The task: Look through the data that follows and say how many of its lines contain "ajax", giving the number only.

Listed entries:

◇ ◇ ◇ ◇ ◇ ◇ ◇

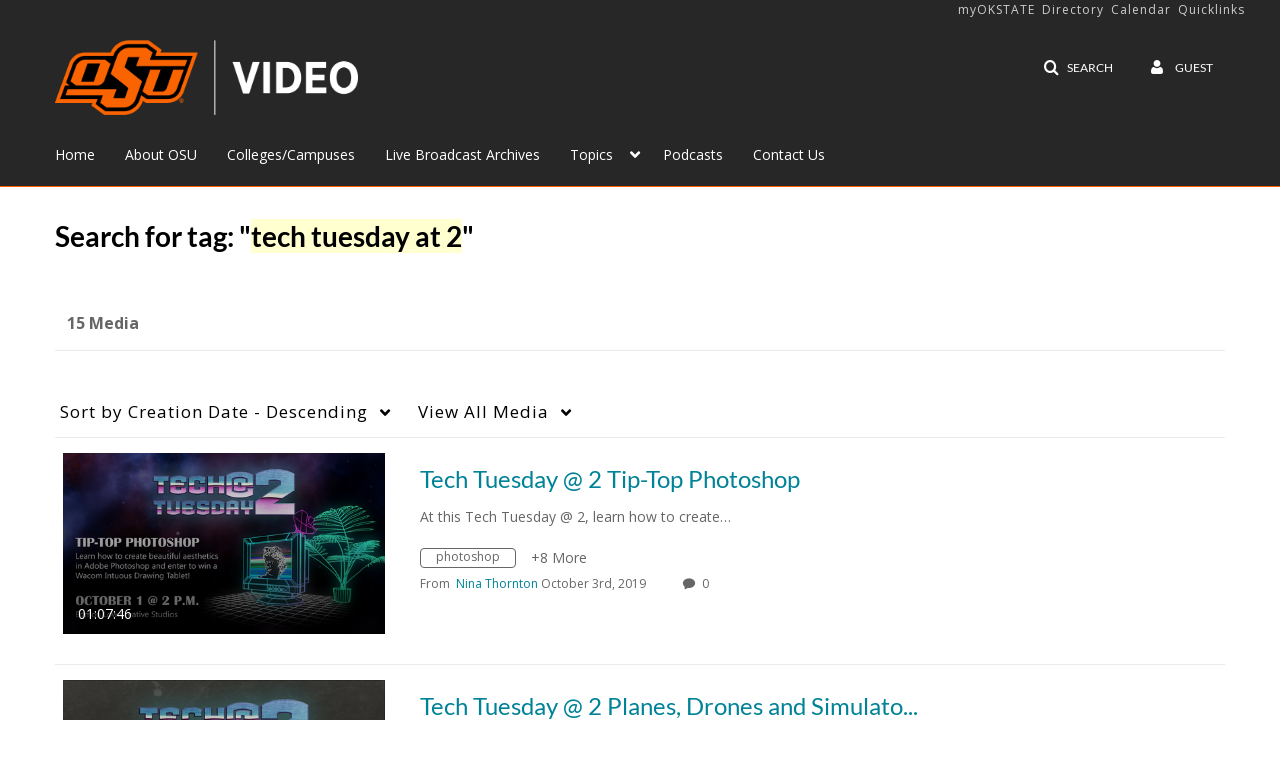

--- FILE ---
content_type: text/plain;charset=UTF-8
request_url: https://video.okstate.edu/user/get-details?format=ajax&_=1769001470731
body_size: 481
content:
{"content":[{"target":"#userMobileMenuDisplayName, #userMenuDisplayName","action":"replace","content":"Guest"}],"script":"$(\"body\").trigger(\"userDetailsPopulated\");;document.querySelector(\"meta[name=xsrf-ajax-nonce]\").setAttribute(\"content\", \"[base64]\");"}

◇ ◇ ◇ ◇ ◇ ◇ ◇

Task response: 2